Hücrenin çekirdeğinde yer alan ve genetik bilgiyi saklayan DNA molekülü ise, inanılmaz bir bilgi bankasıdır. İnsan DNA'sının içerdiği bilginin, eğer kağıda dökülmeye kalkılsa, 500'er sayfadan oluşan 900 ciltlik bir kütüphane oluşturacağı hesaplanmaktadır.
Bu noktada çok ilginç bir ikilem daha vardır: DNA, yalnız birtakım özelleşmiş proteinlerin (enzimlerin) yardımı ile eşlenebilir. Ama bu enzimlerin sentezi de ancak DNA'daki bilgiler doğrultusunda gerçekleşir. Birbirine bağımlı olduklarından, eşlemenin meydana gelebilmesi için ikisinin de aynı anda var olmaları gerekir.
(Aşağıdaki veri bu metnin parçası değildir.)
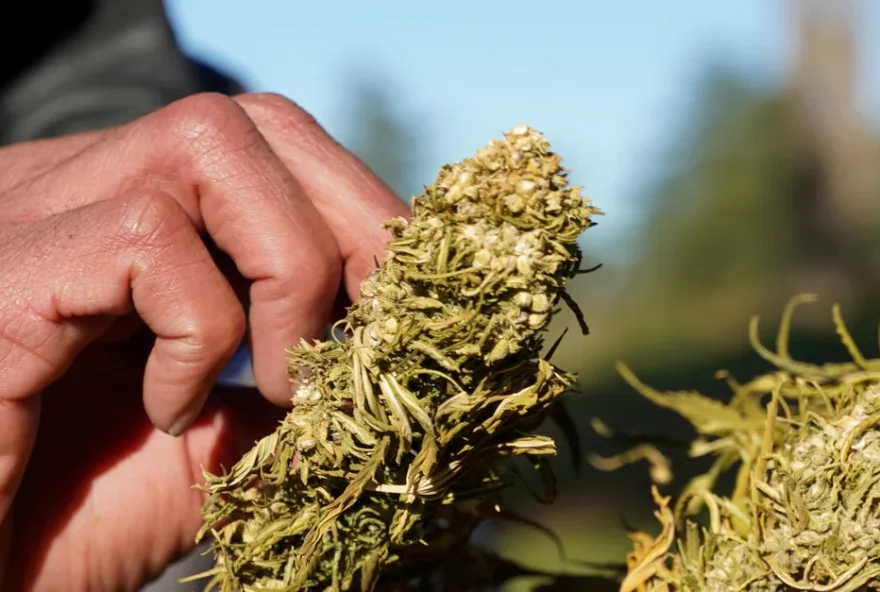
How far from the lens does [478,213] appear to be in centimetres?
72

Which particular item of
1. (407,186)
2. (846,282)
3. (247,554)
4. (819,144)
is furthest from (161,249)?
(407,186)

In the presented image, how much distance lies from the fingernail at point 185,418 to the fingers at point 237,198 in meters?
0.08

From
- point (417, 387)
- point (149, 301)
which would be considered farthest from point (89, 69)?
point (417, 387)

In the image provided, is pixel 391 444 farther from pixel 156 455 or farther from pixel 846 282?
pixel 846 282

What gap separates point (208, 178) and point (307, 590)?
1.50 ft

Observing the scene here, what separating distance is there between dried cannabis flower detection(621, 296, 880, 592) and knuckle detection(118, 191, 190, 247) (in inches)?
22.4

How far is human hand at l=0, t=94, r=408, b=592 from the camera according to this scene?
956 mm

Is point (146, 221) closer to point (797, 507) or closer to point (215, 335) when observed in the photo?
point (215, 335)

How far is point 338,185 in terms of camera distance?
113cm

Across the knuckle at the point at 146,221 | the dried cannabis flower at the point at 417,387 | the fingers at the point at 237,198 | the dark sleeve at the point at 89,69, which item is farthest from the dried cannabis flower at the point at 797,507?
the dark sleeve at the point at 89,69

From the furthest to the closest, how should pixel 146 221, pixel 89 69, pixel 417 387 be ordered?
pixel 89 69, pixel 146 221, pixel 417 387

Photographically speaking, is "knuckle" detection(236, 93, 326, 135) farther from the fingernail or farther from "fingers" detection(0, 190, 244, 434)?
the fingernail

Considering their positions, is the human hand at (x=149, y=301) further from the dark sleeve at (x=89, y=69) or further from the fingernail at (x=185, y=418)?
the dark sleeve at (x=89, y=69)

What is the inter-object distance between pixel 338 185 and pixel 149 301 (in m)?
0.28
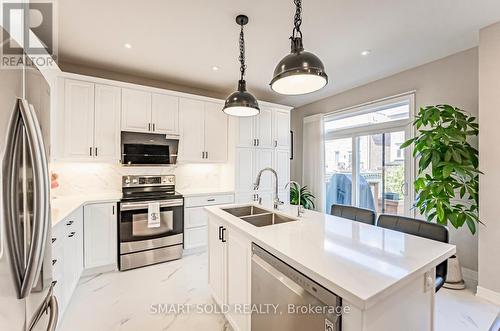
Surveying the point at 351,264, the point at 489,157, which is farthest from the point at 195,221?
the point at 489,157

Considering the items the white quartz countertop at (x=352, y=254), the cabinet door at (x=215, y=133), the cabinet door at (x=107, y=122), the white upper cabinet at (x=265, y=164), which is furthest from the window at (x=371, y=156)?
the cabinet door at (x=107, y=122)

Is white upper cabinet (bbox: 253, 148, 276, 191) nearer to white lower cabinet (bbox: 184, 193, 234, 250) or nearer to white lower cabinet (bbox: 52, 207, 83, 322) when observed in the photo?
white lower cabinet (bbox: 184, 193, 234, 250)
Bu ise, hayatın kendiliğinden oluştuğu senaryosunu çıkmaza sokmaktadır. San Diego California Üniversitesi'nden ünlü evrimci Prof. Leslie Orgel, Scientific American dergisinin Ekim 1994 tarihli sayısında bu gerçeği şöyle itiraf eder:
Son derece kompleks yapılara sahip olan proteinlerin ve nükleik asitlerin (RNA ve DNA) aynı yerde ve aynı zamanda rastlantısal olarak oluşmaları aşırı derecede ihtimal dışıdır. Ama bunların birisi olmadan diğerini elde etmek de mümkün değildir. Dolayısıyla insan, yaşamın kimyasal yollarla ortaya çıkmasının asla mümkün olmadığı sonucuna varmak zorunda kalmaktadır. (Leslie E. Orgel, The Origin of Life on Earth, Scientific American, cilt 271, Ekim 1994, s. 78)
Kuşkusuz eğer hayatın doğal etkenlerle ortaya çıkması imkansız ise, bu durumda hayatın doğaüstü bir biçimde "yaratıldığını" kabul etmek gerekir. Bu gerçek, en temel amacı yaratılışı reddetmek olan evrim teorisini açıkça geçersiz kılmaktadır.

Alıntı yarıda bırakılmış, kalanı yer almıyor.